HSBC, which earmarked $8.8 billion on its books for bad debts last year, reversed $435 million of bad loan allowances in the first quarter, as corporate and retail customers proved more resilient than expected.

In February, Quinn advanced a plan to invest in higher return, fee-generating the operations, especially in Asia. The bank plans to put allocate half of its capital — the underpinning for its lending — to activities in the region.

The bank is also looking to get more profits from fee-generating businesses and plans to invest an extra $6 billion in wealth management and international wholesale banking to drive “double-digit” growth in the region.

In the first quarter, wealth balances increased by 3% to over $1.6 trillion.
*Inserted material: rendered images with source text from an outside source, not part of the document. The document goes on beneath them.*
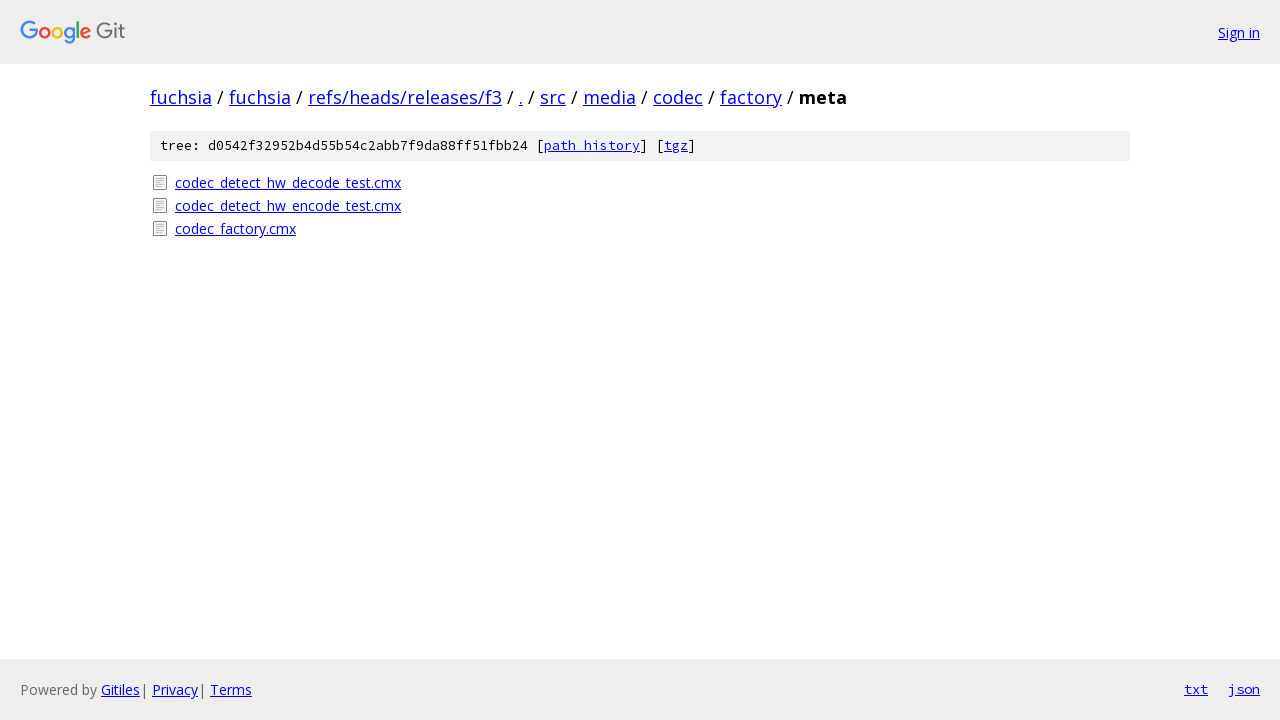

--- FILE ---
content_type: text/html; charset=utf-8
request_url: https://fuchsia.googlesource.com/fuchsia/+/refs/heads/releases/f3/src/media/codec/factory/meta?autodive=0%2F%2F%2F%2F%2F%2F%2F%2F/
body_size: 781
content:
<!DOCTYPE html><html lang="en"><head><meta charset="utf-8"><meta name="viewport" content="width=device-width, initial-scale=1"><title>src/media/codec/factory/meta - fuchsia - Git at Google</title><link rel="stylesheet" type="text/css" href="/+static/base.css"><!-- default customHeadTagPart --></head><body class="Site"><header class="Site-header"><div class="Header"><a class="Header-image" href="/"><img src="//www.gstatic.com/images/branding/lockups/2x/lockup_git_color_108x24dp.png" width="108" height="24" alt="Google Git"></a><div class="Header-menu"> <a class="Header-menuItem" href="https://accounts.google.com/AccountChooser?faa=1&amp;continue=https://fuchsia.googlesource.com/login/fuchsia/%2B/refs/heads/releases/f3/src/media/codec/factory/meta?autodive%3D0%252F%252F%252F%252F%252F%252F%252F%252F%252F">Sign in</a> </div></div></header><div class="Site-content"><div class="Container "><div class="Breadcrumbs"><a class="Breadcrumbs-crumb" href="/?format=HTML">fuchsia</a> / <a class="Breadcrumbs-crumb" href="/fuchsia/">fuchsia</a> / <a class="Breadcrumbs-crumb" href="/fuchsia/+/refs/heads/releases/f3">refs/heads/releases/f3</a> / <a class="Breadcrumbs-crumb" href="/fuchsia/+/refs/heads/releases/f3/?autodive=0%2F%2F%2F%2F%2F%2F%2F%2F%2F">.</a> / <a class="Breadcrumbs-crumb" href="/fuchsia/+/refs/heads/releases/f3/src?autodive=0%2F%2F%2F%2F%2F%2F%2F%2F%2F">src</a> / <a class="Breadcrumbs-crumb" href="/fuchsia/+/refs/heads/releases/f3/src/media?autodive=0%2F%2F%2F%2F%2F%2F%2F%2F%2F">media</a> / <a class="Breadcrumbs-crumb" href="/fuchsia/+/refs/heads/releases/f3/src/media/codec?autodive=0%2F%2F%2F%2F%2F%2F%2F%2F%2F">codec</a> / <a class="Breadcrumbs-crumb" href="/fuchsia/+/refs/heads/releases/f3/src/media/codec/factory?autodive=0%2F%2F%2F%2F%2F%2F%2F%2F%2F">factory</a> / <span class="Breadcrumbs-crumb">meta</span></div><div class="TreeDetail"><div class="u-sha1 u-monospace TreeDetail-sha1">tree: d0542f32952b4d55b54c2abb7f9da88ff51fbb24 [<a href="/fuchsia/+log/refs/heads/releases/f3/src/media/codec/factory/meta">path history</a>] <span>[<a href="/fuchsia/+archive/refs/heads/releases/f3/src/media/codec/factory/meta.tar.gz">tgz</a>]</span></div><ol class="FileList"><li class="FileList-item FileList-item--regularFile" title="Regular file - codec_detect_hw_decode_test.cmx"><a class="FileList-itemLink" href="/fuchsia/+/refs/heads/releases/f3/src/media/codec/factory/meta/codec_detect_hw_decode_test.cmx?autodive=0%2F%2F%2F%2F%2F%2F%2F%2F%2F">codec_detect_hw_decode_test.cmx</a></li><li class="FileList-item FileList-item--regularFile" title="Regular file - codec_detect_hw_encode_test.cmx"><a class="FileList-itemLink" href="/fuchsia/+/refs/heads/releases/f3/src/media/codec/factory/meta/codec_detect_hw_encode_test.cmx?autodive=0%2F%2F%2F%2F%2F%2F%2F%2F%2F">codec_detect_hw_encode_test.cmx</a></li><li class="FileList-item FileList-item--regularFile" title="Regular file - codec_factory.cmx"><a class="FileList-itemLink" href="/fuchsia/+/refs/heads/releases/f3/src/media/codec/factory/meta/codec_factory.cmx?autodive=0%2F%2F%2F%2F%2F%2F%2F%2F%2F">codec_factory.cmx</a></li></ol></div></div> <!-- Container --></div> <!-- Site-content --><footer class="Site-footer"><div class="Footer"><span class="Footer-poweredBy">Powered by <a href="https://gerrit.googlesource.com/gitiles/">Gitiles</a>| <a href="https://policies.google.com/privacy">Privacy</a>| <a href="https://policies.google.com/terms">Terms</a></span><span class="Footer-formats"><a class="u-monospace Footer-formatsItem" href="?format=TEXT">txt</a> <a class="u-monospace Footer-formatsItem" href="?format=JSON">json</a></span></div></footer></body></html>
This included net new money in global private banking of $13 billion and in asset management of $11 billion.

The bank is also relocating the heads of all its main revenue generating divisions to Hong Kong from London.

This month, Quinn said in an internal memo that Greg Guyett, co-head of global banking and markets, Nuno Matos, chief executive of wealth and personal banking, Barry O’Byrne, chief executive of global commercial banking and Nicolas Moreau, head of asset management, would relocate in the second half of the year.

The changes are part of the latest overhaul of the bank, which has 226,000 staff and operations in 60 countries. HSBC is focusing on China, Hong Kong, Southeast Asia and India for growth.

HSBC in the statement said it continues to make progress on its overhaul plan and will provide an update in August.

HSBC reiterated it is exploring “organic and inorganic options” for its U.S. retail network. It had previously said it would continue to focus on its wealth-management platforms in the world’s largest economy.

A sale of its 150-branch U.S. business would end a 40-year attempt to run a full-service bank in America.

HSBC shares in Hong Kong, which tumbled to a 25-year low in September, have climbed 11% this year. The shares closed the morning session on Tuesday 0.3% higher.